» READING TEXT:

“I think; therefore I am” – we’ve all heard this powerful quote by Descartes. But how many of us stop to think about what it actually means?  Is it possible not only that our thoughts are who we “are” inside our minds, but can actually influence who we “are” in our bodies as well?  And if so, should we be paying closer attention to what our minds, and bodies, are trying to tell us?  This month’s article focuses on how the body and mind are connected, and, some might say, inseparable.


Just today a client came in describing an unpleasant odor she came across while on the bus (N.B.: I had her permission to share this anecdote).  The more she thought about feeling nauseous, the more nauseous she felt. She was surprised at how easily she became nauseous just by thinking about it.  And while relating this story to me, she made the powerful insight that if it was so easy for something as physical as nausea to be evoked by her mind, imagine what else she might be experiencing needlessly by over-focusing on it.  This is a great example of the mind-body connection.

A more extreme version of this is somatization, or the expression of emotional/psychological issues through the body. Psychosomatic conditions present real, measurable physical symptoms, yet they are not entirely the result of a physical problem. Although the symptoms and experiences are caused by the “mind,” the symptoms are in fact quite real, not “imagined.”

» ASSIGNMENT A:
Answer each of the following about the mind-body text:
(i) Who is named as the source of the quote "I think; therefore I am"?
(ii) Where did the client come across the unpleasant odor?
(iii) What term does the text give for the expression of emotional/psychological issues through the body?
» ASSIGNMENT B: Quote every sentence in the mind-body text that ends with a question mark.

» EXTRACTED RECORDS:
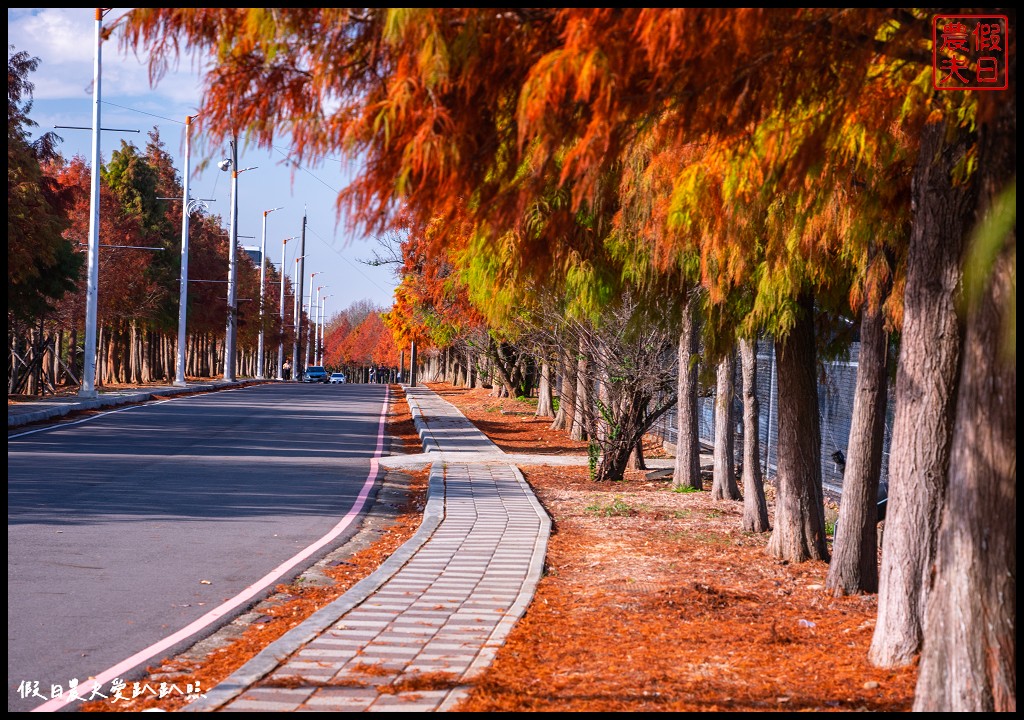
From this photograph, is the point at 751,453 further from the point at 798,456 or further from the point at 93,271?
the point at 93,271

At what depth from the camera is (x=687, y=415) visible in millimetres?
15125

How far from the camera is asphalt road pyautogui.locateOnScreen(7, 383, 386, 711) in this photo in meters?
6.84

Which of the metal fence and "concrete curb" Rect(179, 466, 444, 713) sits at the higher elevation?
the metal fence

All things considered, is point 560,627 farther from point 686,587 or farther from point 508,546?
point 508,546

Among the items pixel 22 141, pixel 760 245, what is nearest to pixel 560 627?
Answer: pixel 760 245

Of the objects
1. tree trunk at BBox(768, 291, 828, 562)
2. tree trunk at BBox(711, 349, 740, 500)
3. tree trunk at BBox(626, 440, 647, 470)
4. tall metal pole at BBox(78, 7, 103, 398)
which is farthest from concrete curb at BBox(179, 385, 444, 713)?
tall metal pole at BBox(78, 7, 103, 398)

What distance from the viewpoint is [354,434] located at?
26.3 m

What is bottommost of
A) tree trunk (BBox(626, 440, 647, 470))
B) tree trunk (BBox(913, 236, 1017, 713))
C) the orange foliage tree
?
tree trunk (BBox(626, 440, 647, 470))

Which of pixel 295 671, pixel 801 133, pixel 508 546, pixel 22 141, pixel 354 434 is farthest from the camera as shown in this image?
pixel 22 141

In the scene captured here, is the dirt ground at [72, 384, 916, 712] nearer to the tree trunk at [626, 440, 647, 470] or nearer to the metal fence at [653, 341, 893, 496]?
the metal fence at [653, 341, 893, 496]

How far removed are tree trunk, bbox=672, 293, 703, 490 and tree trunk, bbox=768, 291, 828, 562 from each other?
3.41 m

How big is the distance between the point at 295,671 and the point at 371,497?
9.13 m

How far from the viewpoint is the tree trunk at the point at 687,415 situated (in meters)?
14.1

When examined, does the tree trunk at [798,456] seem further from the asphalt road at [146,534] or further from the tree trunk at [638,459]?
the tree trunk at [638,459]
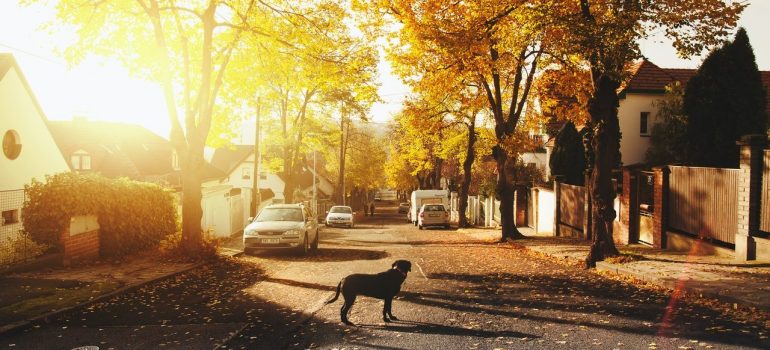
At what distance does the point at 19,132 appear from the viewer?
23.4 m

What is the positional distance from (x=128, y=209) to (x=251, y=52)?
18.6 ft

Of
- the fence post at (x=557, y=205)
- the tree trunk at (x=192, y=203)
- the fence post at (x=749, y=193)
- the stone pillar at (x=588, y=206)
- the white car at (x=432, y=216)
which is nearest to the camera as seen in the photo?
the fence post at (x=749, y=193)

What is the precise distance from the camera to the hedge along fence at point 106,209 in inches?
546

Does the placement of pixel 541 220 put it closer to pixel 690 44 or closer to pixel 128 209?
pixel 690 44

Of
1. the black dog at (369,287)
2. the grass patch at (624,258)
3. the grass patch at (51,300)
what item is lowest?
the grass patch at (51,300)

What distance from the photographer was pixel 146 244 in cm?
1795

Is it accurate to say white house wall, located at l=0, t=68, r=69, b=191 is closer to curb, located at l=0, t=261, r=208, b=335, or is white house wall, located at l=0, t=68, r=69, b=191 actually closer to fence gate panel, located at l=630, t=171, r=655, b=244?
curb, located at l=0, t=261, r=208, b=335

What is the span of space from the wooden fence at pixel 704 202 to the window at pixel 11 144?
...
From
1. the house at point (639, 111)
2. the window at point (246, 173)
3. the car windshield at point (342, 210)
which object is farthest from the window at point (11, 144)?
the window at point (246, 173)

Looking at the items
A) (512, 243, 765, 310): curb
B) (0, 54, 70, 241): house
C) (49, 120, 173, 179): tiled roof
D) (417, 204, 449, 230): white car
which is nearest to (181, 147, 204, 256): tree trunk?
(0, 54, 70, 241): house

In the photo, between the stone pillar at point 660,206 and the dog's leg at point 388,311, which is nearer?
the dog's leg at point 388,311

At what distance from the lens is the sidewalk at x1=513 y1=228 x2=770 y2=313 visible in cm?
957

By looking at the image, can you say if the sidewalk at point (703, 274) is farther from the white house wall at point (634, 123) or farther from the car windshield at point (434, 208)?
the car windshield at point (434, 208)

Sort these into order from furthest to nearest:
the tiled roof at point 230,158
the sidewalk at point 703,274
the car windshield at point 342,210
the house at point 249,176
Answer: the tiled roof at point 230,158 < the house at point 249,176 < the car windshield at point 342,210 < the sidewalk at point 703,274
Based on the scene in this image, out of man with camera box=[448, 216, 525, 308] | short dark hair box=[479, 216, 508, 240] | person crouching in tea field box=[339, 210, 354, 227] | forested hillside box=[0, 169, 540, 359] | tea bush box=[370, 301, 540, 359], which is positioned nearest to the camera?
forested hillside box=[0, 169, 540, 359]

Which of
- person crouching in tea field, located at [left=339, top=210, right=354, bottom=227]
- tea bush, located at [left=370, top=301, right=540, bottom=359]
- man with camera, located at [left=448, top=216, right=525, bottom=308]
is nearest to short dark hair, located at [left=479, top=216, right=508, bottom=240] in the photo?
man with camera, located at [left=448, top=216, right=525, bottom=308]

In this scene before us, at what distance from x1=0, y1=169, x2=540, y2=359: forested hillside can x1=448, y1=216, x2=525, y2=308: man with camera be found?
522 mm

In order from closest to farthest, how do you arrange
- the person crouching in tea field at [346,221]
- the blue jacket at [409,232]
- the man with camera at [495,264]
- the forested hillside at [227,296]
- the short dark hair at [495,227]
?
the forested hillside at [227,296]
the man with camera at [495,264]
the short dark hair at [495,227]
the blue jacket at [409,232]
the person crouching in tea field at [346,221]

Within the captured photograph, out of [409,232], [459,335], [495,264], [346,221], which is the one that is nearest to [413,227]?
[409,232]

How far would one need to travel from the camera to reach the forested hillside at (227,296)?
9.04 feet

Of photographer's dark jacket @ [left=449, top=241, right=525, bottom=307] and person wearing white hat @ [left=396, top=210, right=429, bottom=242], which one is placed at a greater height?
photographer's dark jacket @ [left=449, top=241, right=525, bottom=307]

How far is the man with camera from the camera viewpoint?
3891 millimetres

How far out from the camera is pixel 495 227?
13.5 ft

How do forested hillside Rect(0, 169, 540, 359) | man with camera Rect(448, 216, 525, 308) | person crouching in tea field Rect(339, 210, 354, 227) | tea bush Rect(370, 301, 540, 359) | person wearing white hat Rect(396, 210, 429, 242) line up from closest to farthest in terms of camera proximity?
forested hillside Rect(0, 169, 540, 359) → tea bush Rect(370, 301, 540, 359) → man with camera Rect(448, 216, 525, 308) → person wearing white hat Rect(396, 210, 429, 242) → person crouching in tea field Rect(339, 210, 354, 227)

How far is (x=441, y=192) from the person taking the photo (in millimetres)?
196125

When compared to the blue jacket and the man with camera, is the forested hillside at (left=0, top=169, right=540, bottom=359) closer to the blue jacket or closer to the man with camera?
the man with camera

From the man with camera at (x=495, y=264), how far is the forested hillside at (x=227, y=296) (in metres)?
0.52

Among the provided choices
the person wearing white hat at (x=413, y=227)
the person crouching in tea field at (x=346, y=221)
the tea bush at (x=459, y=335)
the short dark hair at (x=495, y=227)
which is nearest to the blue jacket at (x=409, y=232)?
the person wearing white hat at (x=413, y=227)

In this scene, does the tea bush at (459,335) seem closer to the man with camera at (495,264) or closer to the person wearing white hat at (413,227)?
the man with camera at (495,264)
---
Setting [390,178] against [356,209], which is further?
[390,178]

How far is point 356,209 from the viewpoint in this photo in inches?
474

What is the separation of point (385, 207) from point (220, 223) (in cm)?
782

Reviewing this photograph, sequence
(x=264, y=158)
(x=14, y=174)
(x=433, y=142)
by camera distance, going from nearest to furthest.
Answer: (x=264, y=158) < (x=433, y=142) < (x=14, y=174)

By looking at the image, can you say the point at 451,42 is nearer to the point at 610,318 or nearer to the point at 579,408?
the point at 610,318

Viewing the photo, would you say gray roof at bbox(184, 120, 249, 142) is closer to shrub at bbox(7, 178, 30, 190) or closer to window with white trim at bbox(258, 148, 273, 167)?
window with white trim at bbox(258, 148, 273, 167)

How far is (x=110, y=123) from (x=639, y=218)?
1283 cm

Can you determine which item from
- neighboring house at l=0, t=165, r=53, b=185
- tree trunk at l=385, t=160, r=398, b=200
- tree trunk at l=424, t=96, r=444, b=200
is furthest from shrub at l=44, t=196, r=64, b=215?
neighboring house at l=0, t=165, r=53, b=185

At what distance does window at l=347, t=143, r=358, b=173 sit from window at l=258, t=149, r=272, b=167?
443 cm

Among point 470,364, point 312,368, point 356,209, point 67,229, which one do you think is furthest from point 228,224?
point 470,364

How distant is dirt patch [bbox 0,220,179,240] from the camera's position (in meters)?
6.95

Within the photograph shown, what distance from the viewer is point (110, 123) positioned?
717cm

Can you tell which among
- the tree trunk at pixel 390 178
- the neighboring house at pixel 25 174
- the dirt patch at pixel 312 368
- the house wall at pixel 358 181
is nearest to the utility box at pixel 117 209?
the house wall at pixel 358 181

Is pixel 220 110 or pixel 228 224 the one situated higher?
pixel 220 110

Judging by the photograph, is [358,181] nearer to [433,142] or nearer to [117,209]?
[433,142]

» ANSWER A:
(i) Descartes
(ii) On the bus
(iii) Somatization

» ANSWER B:
- But how many of us stop to think about what it actually means?
- Is it possible not only that our thoughts are who we “are” inside our minds, but can actually influence who we “are” in our bodies as well?
- And if so, should we be paying closer attention to what our minds, and bodies, are trying to tell us?